The writer strikes me as someone who has in her mind the ideal, successful marriage. A certain number of kids, the eventual grandkids, the large family celebration on their 50th wedding anniversary. Extremely judgmental of me, especially based on just one article, but it sure does seem like she has a larger goal in mind and anything that might threaten that must be fended off.

But fended off by others; her friends and her husband.

FTA: “After Memorial Day, I noticed so much skin on social media that I half-yelled a warning to him as I ran out the door one morning. It’s summertime, honey! Beware the beach pics and half nude girls on Instagram! And like that, he was in solitary confinement from all virtual community for the next two days.

Protecting his eyes, protecting his heart.

I know you don’t mean anything by it. But I need to share one more thing with you.

When your bare shoulders and stretchmark-less bellies and tanned legs pop up, I not only worry if my husband will linger over your picture. I worry how he will compare me to you.

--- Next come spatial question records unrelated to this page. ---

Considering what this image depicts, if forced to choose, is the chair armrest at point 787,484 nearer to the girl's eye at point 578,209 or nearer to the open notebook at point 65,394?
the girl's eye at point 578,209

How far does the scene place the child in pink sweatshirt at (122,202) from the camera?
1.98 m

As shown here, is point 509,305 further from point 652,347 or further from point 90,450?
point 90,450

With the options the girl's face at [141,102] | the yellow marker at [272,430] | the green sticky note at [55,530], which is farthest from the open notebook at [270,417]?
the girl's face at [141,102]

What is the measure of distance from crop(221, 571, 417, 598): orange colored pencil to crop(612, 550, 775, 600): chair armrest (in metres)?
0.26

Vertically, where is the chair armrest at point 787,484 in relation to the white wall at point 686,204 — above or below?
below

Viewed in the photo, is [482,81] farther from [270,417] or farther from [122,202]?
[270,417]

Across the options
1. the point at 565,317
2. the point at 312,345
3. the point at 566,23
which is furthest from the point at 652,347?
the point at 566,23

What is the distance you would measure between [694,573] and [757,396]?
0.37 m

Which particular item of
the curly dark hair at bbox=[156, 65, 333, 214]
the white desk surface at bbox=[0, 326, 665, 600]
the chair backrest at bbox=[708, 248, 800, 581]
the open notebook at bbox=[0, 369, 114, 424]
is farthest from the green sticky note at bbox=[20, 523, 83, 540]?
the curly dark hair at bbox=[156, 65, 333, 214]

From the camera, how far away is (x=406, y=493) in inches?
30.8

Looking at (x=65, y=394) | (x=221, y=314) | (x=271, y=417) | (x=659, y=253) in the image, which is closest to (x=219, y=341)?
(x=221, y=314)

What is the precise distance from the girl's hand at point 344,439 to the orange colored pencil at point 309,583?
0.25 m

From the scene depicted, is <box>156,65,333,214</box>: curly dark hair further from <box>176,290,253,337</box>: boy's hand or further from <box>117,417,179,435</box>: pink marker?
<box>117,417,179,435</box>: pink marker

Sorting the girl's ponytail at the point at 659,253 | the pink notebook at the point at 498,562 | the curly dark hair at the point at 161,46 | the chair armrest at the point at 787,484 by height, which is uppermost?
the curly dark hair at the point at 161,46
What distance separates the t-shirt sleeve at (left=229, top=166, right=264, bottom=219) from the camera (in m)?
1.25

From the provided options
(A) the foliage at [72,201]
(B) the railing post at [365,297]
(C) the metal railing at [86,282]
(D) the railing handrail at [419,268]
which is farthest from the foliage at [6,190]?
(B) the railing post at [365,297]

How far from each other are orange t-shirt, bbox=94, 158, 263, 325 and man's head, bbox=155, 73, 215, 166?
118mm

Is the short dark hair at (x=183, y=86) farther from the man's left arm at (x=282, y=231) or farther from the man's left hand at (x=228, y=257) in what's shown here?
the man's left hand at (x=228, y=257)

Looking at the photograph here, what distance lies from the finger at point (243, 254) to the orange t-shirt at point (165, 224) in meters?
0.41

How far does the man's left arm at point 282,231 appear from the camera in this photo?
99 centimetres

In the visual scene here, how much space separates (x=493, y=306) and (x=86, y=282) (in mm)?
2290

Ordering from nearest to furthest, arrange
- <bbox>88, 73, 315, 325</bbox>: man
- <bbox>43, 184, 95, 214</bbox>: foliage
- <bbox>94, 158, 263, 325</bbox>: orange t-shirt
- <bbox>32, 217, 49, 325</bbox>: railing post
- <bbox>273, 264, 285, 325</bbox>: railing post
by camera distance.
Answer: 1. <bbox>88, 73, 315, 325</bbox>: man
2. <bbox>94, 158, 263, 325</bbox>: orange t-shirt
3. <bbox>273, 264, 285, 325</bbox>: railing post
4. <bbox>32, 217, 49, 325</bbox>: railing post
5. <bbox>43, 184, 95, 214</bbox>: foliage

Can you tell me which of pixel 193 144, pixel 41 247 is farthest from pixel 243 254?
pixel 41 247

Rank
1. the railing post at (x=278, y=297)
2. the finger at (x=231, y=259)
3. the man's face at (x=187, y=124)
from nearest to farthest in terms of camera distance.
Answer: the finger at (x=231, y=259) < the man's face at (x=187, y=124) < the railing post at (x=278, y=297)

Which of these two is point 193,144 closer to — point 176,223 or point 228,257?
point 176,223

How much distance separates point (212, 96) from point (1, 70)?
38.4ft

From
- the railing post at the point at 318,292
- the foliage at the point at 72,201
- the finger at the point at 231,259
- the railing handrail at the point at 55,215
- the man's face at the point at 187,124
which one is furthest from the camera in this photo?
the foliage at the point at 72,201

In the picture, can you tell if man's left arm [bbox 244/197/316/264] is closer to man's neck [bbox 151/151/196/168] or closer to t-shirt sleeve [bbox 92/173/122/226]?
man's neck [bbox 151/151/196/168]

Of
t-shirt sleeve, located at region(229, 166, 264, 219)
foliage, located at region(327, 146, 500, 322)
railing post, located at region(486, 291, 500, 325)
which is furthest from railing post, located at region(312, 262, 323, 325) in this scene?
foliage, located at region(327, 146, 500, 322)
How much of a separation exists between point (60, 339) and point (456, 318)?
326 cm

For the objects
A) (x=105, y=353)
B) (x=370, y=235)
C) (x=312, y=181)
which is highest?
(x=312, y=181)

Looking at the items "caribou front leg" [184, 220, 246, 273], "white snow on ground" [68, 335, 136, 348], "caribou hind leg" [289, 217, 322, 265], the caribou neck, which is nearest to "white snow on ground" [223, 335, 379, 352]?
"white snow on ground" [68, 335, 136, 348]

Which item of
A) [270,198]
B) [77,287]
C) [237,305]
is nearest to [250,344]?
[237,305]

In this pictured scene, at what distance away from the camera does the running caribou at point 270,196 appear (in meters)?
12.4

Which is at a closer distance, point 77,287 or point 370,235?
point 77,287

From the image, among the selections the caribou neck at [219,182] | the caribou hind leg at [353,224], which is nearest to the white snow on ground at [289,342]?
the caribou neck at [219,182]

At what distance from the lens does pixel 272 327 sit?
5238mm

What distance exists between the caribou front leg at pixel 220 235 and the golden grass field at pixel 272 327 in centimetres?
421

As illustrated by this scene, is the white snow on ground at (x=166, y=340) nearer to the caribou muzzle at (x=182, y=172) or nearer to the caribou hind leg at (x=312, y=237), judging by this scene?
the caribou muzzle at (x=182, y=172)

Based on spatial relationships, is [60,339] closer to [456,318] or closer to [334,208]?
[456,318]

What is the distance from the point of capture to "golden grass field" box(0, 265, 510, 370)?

As I wrap myself into his arms at night, I wonder if he is seeing you there instead of my mess of a body left over from pregnancy. I wonder if he thinks I’m lazy and that I don’t take good care of myself. I wonder if he wishes I looked more like you than who I really am.

And then the insecurity monster comes back to bite at our relationship again…me, begging for affirmation, and him tiring from saying the same thing over and over.”

What if she is lazy? What if she isn’t taking good care of her body? What if he just wishes she looked more like what she used to look like? Does that make him terrible? As she runs out the door each morning to tend to her hectic life, does she ponder if her ambition is causing more damage to her marriage than social media? Why did she marry a man so shallow that he only cares about her physical appearance and thus all of her toned and bikini-clad friends are threats to her marriage?

That insecurity monster didn’t come back, it never left, because inherently she knows she doesn’t actually own her husband, he is there because he chooses to be there. Maybe because of his vows, maybe because when he knows wearing a pink Oxford with a brown blazer is admitting he doesn’t really have a lot of other options in the dating pool.

But likely, it’s because he really loves her and because being with her makes his life better.

And on some days, watching Kate Upton in zero gravity also makes his life better, while not in any way undermining his marriage, turning him into a sex-crazed, objectifying animal, or damaging his heart.

Well, that’s a lot of words! I clearly had a reaction to that article.